A quite different but nevertheless significant factor was the growing realisation that, with the increasing commercialisation of Britain's university science departments and publicly funded research institutes in recent years, it was now very difficult to find truly independent expertise for the evaluation of contentious issues such as the alleged risks associated with genetic modification.
Campaigning groups such as Greenpeace, Friends of the Earth and the Soil Association clearly played major roles too. (They might have been told that one of the principal motives for genetically modifying crop plants was to give them inbuilt resistance to attack by pests. This is far preferable to using chemical insecticides, and indeed is the very style of "biological control" which Rachel Carson advocated in Silent Spring in 1963.) So (inadvertently) did certain scientists who went over the top in dismissing public concerns as simply irrational.
Another significant voice was that of Prince Charles, who on several occasions spoke out against GM foods. A final, powerful influence was a circulation war between Britain's national newspapers, which no doubt helped to increase the temperature of sensationalism which characterised much of the media coverage.

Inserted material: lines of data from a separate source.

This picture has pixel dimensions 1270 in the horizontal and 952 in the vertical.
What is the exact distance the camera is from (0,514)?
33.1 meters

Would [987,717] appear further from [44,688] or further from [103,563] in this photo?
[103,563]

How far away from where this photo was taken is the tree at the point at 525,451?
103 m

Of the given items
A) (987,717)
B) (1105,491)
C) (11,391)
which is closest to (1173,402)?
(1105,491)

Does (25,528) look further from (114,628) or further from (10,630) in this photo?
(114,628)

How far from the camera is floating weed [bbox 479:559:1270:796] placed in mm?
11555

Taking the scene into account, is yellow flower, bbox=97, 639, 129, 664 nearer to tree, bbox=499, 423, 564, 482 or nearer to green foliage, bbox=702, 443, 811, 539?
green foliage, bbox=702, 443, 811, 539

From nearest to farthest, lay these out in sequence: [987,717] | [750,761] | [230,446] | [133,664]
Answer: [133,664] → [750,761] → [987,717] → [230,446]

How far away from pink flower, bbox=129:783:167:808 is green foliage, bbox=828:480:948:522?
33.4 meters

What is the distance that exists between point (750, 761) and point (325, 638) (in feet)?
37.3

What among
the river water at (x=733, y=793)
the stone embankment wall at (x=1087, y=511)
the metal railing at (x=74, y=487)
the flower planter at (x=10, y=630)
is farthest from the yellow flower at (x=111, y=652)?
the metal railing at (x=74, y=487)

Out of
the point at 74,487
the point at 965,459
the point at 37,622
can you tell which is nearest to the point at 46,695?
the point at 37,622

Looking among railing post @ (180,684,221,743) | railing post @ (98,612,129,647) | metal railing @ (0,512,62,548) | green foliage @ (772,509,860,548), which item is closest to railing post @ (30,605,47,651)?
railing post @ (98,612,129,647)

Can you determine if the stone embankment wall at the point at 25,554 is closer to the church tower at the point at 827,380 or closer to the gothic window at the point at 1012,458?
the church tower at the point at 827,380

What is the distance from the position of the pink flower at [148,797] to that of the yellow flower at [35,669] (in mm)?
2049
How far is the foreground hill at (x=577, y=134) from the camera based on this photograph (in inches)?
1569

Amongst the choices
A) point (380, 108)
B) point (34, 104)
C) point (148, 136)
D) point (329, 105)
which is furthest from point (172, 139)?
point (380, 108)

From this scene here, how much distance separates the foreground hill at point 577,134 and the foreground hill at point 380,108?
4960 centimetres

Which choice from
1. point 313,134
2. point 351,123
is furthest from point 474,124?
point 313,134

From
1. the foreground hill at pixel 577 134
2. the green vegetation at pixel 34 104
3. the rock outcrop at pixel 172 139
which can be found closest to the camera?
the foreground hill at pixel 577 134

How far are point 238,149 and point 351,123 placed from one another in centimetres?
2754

The most regrettable feature of the UK furore over GM foods has been the pervasive insinuation that science in general is not positive but negative. Of course, the development of genetic modification, like every other discipline, will probably be accompanied by some risks-though none have come to light since the advent of recombinant DNA over a quarter of a century ago-and mistakes will be made. But given the practical fruits of scientific research in healthcare, agriculture, environmental protection and other fields, the idea that science simply creates problems which it cannot contain is absurd.
Some material adapted from: Dixon, B. What are science journalists for? Information Services & Use 1999; 19: 75-81.